How-to — Serializers
The Basics
Where Are They Used?
A serializer is used by a protocol object:
DatagramProtocol
: accepts any serializer object.StreamProtocol
: accepts incremental serializer objects only.
Which Ones Are Already Available?
Several serializers are provided in the easynetwork.serializers
module. Do not hesitate to use them.
If nothing fits your needs, you can implement your own serializer.
Writing A One-Shot Serializer
One-shot serializers are the easiest piece of code to write. They can be used directly on
DatagramProtocol
instances, and you can use a serializer wrapper to use the StreamProtocol
class.
See also
easynetwork.serializers.wrapper
moduleThe full list of available wrappers for serializers.
To write a one-shot serializer, you must create a subclass of AbstractPacketSerializer
and override
its serialize()
and deserialize()
methods.
A naive implementation of JSONSerializer
should look something like this:
1from __future__ import annotations
2
3import json
4from typing import Any, TypeAlias
5
6from easynetwork.serializers.abc import AbstractPacketSerializer
7
8SentPacket: TypeAlias = Any
9ReceivedPacket: TypeAlias = Any
10
11
12class MyJSONSerializer(AbstractPacketSerializer[SentPacket, ReceivedPacket]):
13 def serialize(self, packet: SentPacket) -> bytes:
14 document = json.dumps(packet)
15 return document.encode()
16
17 def deserialize(self, data: bytes) -> ReceivedPacket:
18 document = data.decode()
19 return json.loads(document)
Parsing Error
The deserialize()
function must raise a DeserializeError
to indicate that a parsing error
was “expected” so that the received data is considered invalid.

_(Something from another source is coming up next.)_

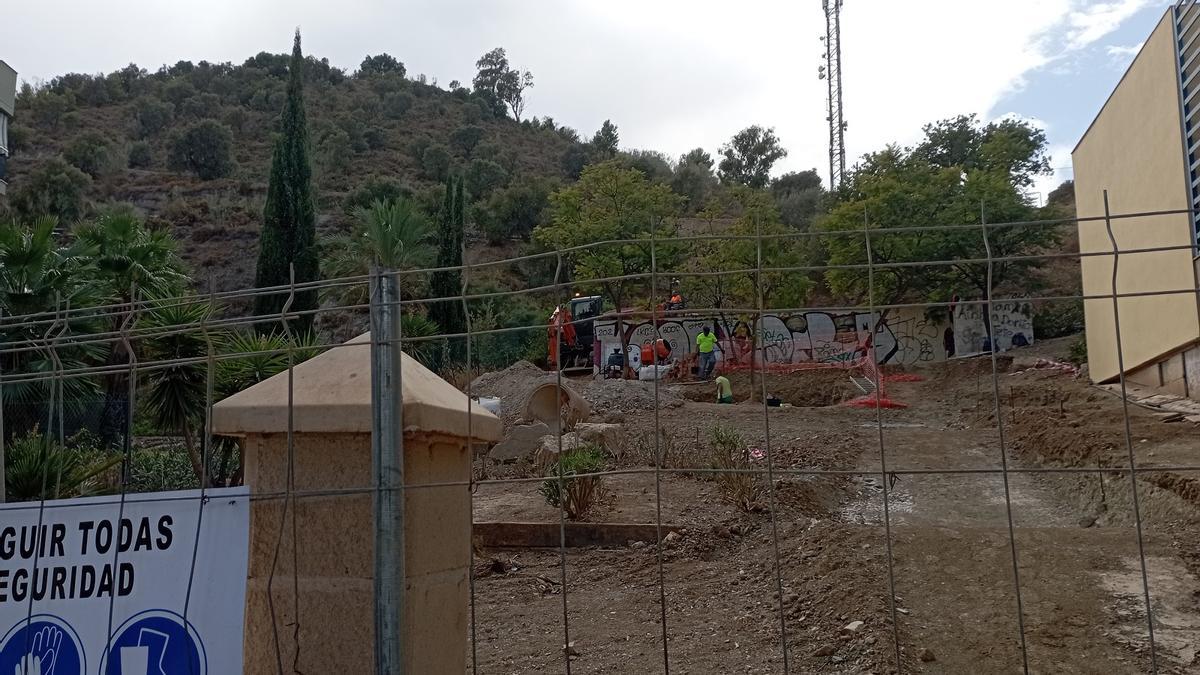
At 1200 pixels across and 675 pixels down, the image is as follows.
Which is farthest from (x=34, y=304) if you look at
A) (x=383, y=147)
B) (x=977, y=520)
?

1from __future__ import annotations
2
3import json
4from typing import Any, TypeAlias
5
6from easynetwork.exceptions import DeserializeError
7from easynetwork.serializers.abc import AbstractPacketSerializer
8
9SentPacket: TypeAlias = Any
10ReceivedPacket: TypeAlias = Any
11
12
13class MyJSONSerializer(AbstractPacketSerializer[SentPacket, ReceivedPacket]):
14 def serialize(self, packet: SentPacket) -> bytes:
15 document = json.dumps(packet)
16 return document.encode()
17
18 def deserialize(self, data: bytes) -> ReceivedPacket:
19 try:
20 document = data.decode()
21 return json.loads(document)
22 except (UnicodeError, json.JSONDecodeError) as exc:
23 raise DeserializeError("JSON decode error") from exc
Warning
Otherwise, any other error is considered a serializer crash.
The Use Of self
A serializer is intended to be shared by multiple protocols (and protocols are intended to be shared by multiple endpoints).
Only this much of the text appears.